PAGE EXTRACT:
===============

Pakistan’s mishandling of its economy, with 13 loans from the International Monetary Fund (IMF) over 30 years (with most loan programmes called off mid-way for failure to fulfil loan conditions), is well known. The latest $6-billion IMF loan is also on hold, and China has to deal with Pakistan’s requests to step up to the plate. It has refused to change the onerous terms of its project loans but, as the de facto lender of last resort to a client state, has reluctantly picked up the tab when others like Saudi Arabia have turned away. Pakistan on its part is not shy of playing the loan addict: Imran Khan recently asked for a last-minute roll-over of $4.2 billion given as “trade credit”. Even as China agreed, Khan asked for more than doubling the credit limit. China is Pakistan’s biggest creditor.

For all that, Sri Lanka’s is the more egregious story, with the tax-to-GDP ratio having dropped by a third in three years as rates got slashed. Inevitably, the country’s credit ratings suffered, budget deficits soared to an astonishing 14 per cent of GDP, and the roll-over of foreign loans (used unwisely to fill the fiscal gaps) went from difficult to impossible — leading to the foreign exchange crisis and collapse of the currency. 

Bizarrely, the Rajapaksa clan embarked overnight on country-wide organic farming while banning chemical fertiliser. Buoyed by endorsement from organic farming champions like Vandana Shiva, the government ignored the evidence that organic farming is only a boutique solution for those with the budgets for expensive food. Faced with a disastrous harvest, it has retraced its steps, but now has no dollars to import fertiliser. Grain is being shipped from India and, yes, Bangladesh.

What is China’s role and responsibility? Like a sharp moneylender, it stepped in where it saw opportunity and picked targets carefully. Projects and loans went to resource-rich or strategically-placed countries, 70 per cent of which did not have a good credit rating or any rating at all, and which therefore had few, if any, alternative sources of external finance. It protected its interests by holding project assets as collateral, taking over quite a few. Lending has therefore been followed by asset-grab. Co-option of political leaders (like Sri Lanka’s Rajapaksa family) was a necessary component of the strategy.

Still, China exacerbated but did not mostly cause the problem, whose roots lay in the borrowing countries’ broken politics and economic mismanagement. Chinese loans may even have solved some problems — like Pakistan’s perennial power shortages. But without associated reforms, even good projects become financial millstones. That is why privately-funded infrastructure projects are often a bad idea, and foreign-funded projects with costly loans much worse. If you are stupid enough to undertake such projects, why blame Beijing?

===============

ENTRIES SUPPLIED:
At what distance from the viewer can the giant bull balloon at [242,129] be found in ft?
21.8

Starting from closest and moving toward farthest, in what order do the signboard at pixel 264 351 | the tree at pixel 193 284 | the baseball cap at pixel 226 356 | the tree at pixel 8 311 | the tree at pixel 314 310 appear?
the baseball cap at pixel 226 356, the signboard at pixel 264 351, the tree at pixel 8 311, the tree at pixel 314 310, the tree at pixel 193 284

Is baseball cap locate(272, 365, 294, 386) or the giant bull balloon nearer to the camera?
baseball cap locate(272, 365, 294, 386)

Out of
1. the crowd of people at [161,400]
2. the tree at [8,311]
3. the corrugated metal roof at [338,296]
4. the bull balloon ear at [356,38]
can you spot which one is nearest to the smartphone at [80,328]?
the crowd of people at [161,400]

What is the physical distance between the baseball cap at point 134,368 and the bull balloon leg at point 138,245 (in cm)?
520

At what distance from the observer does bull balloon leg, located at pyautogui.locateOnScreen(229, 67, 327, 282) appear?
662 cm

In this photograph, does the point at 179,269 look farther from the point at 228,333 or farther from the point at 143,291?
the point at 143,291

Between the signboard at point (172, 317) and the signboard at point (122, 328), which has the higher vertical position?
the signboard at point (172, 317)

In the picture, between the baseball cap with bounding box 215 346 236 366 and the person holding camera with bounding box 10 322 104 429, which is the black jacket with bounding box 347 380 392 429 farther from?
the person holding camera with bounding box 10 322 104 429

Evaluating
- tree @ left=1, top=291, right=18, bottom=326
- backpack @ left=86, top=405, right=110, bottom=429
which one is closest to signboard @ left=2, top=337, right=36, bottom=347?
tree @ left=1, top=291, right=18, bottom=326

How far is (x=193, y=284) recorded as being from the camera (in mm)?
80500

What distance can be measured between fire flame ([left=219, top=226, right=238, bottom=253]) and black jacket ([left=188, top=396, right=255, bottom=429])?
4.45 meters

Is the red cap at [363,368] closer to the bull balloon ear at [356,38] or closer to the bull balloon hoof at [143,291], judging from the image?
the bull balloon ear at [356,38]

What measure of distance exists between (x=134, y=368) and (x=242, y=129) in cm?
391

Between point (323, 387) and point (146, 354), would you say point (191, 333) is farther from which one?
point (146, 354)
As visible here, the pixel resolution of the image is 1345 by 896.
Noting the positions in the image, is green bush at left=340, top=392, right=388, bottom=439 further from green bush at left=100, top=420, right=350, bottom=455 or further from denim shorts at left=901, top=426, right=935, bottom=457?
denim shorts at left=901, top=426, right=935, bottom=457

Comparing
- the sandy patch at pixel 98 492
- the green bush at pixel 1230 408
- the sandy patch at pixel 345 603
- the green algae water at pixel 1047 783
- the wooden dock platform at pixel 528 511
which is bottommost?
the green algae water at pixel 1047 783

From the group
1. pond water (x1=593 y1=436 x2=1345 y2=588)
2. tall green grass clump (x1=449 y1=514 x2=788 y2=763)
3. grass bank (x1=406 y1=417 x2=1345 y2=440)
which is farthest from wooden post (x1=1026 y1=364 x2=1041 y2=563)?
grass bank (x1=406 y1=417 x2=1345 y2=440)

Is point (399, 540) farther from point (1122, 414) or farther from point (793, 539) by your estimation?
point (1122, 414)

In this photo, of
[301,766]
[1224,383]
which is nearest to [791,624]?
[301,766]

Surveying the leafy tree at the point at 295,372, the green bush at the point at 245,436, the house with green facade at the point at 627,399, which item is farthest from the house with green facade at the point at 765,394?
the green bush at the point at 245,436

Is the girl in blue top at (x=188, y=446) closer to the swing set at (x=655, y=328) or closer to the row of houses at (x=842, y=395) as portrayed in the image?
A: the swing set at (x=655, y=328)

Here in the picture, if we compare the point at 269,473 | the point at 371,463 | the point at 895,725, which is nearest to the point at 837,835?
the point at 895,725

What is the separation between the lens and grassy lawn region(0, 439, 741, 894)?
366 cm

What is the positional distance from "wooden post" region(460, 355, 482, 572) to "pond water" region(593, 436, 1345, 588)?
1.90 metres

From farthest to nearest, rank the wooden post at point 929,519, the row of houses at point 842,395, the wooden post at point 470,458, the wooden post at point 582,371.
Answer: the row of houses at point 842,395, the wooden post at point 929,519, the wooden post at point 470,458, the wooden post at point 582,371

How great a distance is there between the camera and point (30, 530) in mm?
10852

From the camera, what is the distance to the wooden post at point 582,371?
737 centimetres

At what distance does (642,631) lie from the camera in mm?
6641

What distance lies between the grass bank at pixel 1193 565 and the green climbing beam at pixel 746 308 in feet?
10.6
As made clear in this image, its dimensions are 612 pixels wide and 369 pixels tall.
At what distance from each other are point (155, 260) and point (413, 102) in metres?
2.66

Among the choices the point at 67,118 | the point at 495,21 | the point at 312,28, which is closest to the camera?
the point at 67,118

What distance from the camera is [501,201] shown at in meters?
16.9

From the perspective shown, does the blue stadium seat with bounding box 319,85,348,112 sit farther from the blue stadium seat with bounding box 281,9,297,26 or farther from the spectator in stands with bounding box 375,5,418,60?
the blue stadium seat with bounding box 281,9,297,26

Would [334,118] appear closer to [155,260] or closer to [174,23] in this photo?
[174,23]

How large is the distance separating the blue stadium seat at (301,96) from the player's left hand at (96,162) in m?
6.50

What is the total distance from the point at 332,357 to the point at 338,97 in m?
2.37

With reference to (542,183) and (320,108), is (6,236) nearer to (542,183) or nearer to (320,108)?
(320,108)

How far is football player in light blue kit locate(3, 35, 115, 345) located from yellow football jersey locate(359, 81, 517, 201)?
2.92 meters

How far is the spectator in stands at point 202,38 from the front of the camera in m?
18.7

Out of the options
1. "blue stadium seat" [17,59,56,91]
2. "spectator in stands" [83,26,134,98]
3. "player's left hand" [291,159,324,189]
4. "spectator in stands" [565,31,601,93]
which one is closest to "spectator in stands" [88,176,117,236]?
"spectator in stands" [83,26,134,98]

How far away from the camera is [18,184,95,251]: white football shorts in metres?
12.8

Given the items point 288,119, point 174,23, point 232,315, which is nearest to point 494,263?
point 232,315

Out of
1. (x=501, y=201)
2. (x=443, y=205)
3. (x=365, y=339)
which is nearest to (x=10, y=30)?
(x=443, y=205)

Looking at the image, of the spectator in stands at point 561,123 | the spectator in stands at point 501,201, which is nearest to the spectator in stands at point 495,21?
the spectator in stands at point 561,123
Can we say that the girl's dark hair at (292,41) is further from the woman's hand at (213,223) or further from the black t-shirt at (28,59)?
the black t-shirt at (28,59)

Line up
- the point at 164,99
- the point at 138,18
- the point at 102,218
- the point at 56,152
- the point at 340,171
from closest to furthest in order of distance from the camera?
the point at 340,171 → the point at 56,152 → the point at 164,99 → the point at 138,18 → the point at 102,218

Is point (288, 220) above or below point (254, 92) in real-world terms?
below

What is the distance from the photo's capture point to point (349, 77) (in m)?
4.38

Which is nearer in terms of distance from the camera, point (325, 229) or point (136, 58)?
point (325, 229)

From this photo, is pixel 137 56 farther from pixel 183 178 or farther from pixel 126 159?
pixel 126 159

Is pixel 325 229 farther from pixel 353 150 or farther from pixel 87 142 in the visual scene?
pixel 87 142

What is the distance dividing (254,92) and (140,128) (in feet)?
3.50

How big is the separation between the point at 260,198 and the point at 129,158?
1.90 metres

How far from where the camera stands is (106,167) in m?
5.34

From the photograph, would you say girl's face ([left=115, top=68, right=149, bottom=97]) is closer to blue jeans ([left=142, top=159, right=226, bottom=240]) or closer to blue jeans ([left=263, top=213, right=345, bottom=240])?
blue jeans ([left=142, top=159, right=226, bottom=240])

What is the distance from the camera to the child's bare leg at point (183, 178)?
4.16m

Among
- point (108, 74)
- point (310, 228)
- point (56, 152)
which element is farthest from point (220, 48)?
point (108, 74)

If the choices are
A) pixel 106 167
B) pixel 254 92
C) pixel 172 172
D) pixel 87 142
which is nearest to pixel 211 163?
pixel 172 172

===============

TO DO:
1) Quote the passage on Chinese lending word for word, starting at the words that have "Pakistan’s mishandling of" and ending after "Pakistan’s biggest creditor.".
2) Print the listing verbatim from its first line through the line that contains "4.45 meters", including both of those lines and nothing else.

ANSWERS BELOW:
1)
Pakistan’s mishandling of its economy, with 13 loans from the International Monetary Fund (IMF) over 30 years (with most loan programmes called off mid-way for failure to fulfil loan conditions), is well known. The latest $6-billion IMF loan is also on hold, and China has to deal with Pakistan’s requests to step up to the plate. It has refused to change the onerous terms of its project loans but, as the de facto lender of last resort to a client state, has reluctantly picked up the tab when others like Saudi Arabia have turned away. Pakistan on its part is not shy of playing the loan addict: Imran Khan recently asked for a last-minute roll-over of $4.2 billion given as “trade credit”. Even as China agreed, Khan asked for more than doubling the credit limit. China is Pakistan’s biggest creditor.

2)
At what distance from the viewer can the giant bull balloon at [242,129] be found in ft?
21.8

Starting from closest and moving toward farthest, in what order do the signboard at pixel 264 351 | the tree at pixel 193 284 | the baseball cap at pixel 226 356 | the tree at pixel 8 311 | the tree at pixel 314 310 appear?
the baseball cap at pixel 226 356, the signboard at pixel 264 351, the tree at pixel 8 311, the tree at pixel 314 310, the tree at pixel 193 284

Is baseball cap locate(272, 365, 294, 386) or the giant bull balloon nearer to the camera?
baseball cap locate(272, 365, 294, 386)

Out of
1. the crowd of people at [161,400]
2. the tree at [8,311]
3. the corrugated metal roof at [338,296]
4. the bull balloon ear at [356,38]
can you spot which one is nearest to the smartphone at [80,328]?
the crowd of people at [161,400]

What is the physical distance between the baseball cap at point 134,368 and the bull balloon leg at point 138,245 (in cm)?
520

At what distance from the observer does bull balloon leg, located at pyautogui.locateOnScreen(229, 67, 327, 282) appear?
662 cm

In this photograph, does the point at 179,269 look farther from the point at 228,333 or farther from the point at 143,291?
the point at 143,291

Between the signboard at point (172, 317) and the signboard at point (122, 328), which has the higher vertical position?
the signboard at point (172, 317)

In the picture, between the baseball cap with bounding box 215 346 236 366 and the person holding camera with bounding box 10 322 104 429, which is the black jacket with bounding box 347 380 392 429 farther from?
the person holding camera with bounding box 10 322 104 429

Evaluating
- tree @ left=1, top=291, right=18, bottom=326
- backpack @ left=86, top=405, right=110, bottom=429
which one is closest to signboard @ left=2, top=337, right=36, bottom=347?
tree @ left=1, top=291, right=18, bottom=326

How far is (x=193, y=284) recorded as being from the camera (in mm)?
80500

What distance can be measured between fire flame ([left=219, top=226, right=238, bottom=253]) and black jacket ([left=188, top=396, right=255, bottom=429])?
4.45 meters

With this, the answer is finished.